→ SELECTION:
>> start

Great Game On: Shining light on the contest for Central Asia

AllAfrica31-03-2025
The Founding Fathers advised Americans to steer clear of entangling alliances if they wished to preserve their newly acquired Republic. This may be news to some of our politicos but not to President Donald Trump. No US president has been leerier of the interventionist foreign policy bequeathed to us by Woodrow Wilson and Franklin Roosevelt than Trump.
Immune to the globalist enthusiasm for 'democracy building' and 'forever wars,' Trump lives in the realm of reality – not ideological pseudo-reality. Trump has had enough of the 'values-based' foreign policy that, in the matter of Ukraine, may have brought us closer to thermonuclear war than at any time since the Cuban missile crisis.
Unlike so many of his political adversaries, Trump is not indifferent to the negative impact a misconstrued foreign policy could have on ordinary people, families, the nation at large and, for that matter, the world.
With that in mind, and in view of the rising importance of Asia, Geoff Raby's new book – 'Great Game On: The Contest for Central Asia and Global Supremacy ' – is worth reading to get a better handle on the history and current state of great power dynamics in Eurasia and Central Asia. Raby served as Australian Ambassador to China from 2007 to 2011.
He has done a service by focusing on Central Asia in view of its considerable and growing importance. The region encompasses Afghanistan, Inner Mongolia, Kazakhstan, Kyrgyzstan, Mongolia, Tajikistan, Turkmenistan, Uzbekistan, and Xinjiang (China), and is more than 300,000 square miles larger than the continental United States. That's a big chunk of real estate which the US ignores at its peril.
Raby – a mostly non-ideological foreign policy practitioner – deftly describes not only the 19th century Anglo-Russian 'Great Game' but the emergent 21st century 'New Great Game,' i.e., the great power competition for influence over Central Asia between China, Russia and, to a lesser extent, the United States. As such, he delves into the respective geopolitical ambitions of China and Russia in Eurasia over the past 100 years with a spotlight on Central Asia.
Raby argues that 'Core Eurasia' – in other words, Central Asia – is 'the principal theater of contest' between the great powers and that 'the key pivots on the chess board are Afghanistan and Xinjiang.'
He has a point, but it's also the case that Kazakhstan, Turkmenistan and Uzbekistan, with their massive reserves of natural resources, extensive trade routes – east-west and north-south – and welcoming attitude toward the outside world represent a stable setting in which the US can expand its economic ties. (See: Time for a US pivot to Central Asia )

>> end

→ YOUR TASKS:
1. Please reproduce the article on Central Asia word for word, between "He has done" and "at its peril.", inclusive.
2. Name every US president mentioned in the article on Central Asia.

→ DATASET EXCERPTS:
>> start

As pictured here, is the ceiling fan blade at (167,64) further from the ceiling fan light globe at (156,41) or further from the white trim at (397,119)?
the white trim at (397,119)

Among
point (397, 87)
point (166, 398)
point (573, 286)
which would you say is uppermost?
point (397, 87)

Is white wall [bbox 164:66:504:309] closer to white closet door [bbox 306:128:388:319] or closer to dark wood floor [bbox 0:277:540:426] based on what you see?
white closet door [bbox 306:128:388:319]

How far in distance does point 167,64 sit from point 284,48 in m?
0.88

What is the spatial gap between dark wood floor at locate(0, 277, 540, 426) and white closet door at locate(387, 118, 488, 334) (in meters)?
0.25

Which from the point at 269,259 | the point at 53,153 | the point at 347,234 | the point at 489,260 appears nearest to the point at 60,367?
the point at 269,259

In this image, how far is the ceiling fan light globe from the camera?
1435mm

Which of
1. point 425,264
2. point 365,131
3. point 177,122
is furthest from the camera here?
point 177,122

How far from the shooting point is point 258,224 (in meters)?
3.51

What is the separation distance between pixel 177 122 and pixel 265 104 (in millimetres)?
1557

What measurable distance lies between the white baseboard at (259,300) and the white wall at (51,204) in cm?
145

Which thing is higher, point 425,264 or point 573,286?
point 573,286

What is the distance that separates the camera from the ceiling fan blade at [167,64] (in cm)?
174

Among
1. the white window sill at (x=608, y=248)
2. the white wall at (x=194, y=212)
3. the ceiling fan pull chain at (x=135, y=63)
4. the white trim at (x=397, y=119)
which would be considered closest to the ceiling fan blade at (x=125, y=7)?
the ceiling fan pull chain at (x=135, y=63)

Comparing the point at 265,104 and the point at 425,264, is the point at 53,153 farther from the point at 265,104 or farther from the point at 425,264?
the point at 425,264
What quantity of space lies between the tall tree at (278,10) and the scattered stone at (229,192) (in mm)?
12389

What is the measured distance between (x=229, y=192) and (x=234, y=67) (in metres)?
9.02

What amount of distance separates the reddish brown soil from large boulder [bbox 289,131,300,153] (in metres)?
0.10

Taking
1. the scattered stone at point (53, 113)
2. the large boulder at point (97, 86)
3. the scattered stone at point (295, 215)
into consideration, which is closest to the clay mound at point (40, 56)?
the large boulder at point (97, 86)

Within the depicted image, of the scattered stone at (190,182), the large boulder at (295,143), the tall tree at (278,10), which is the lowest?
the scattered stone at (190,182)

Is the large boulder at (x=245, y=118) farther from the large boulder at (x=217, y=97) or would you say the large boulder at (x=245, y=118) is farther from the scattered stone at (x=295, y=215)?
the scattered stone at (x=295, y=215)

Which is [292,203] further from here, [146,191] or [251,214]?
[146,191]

>> end

→ CORRECT ANSWERS:
1.
He has done a service by focusing on Central Asia in view of its considerable and growing importance. The region encompasses Afghanistan, Inner Mongolia, Kazakhstan, Kyrgyzstan, Mongolia, Tajikistan, Turkmenistan, Uzbekistan, and Xinjiang (China), and is more than 300,000 square miles larger than the continental United States. That's a big chunk of real estate which the US ignores at its peril.

2.
Donald Trump
Woodrow Wilson
Franklin Roosevelt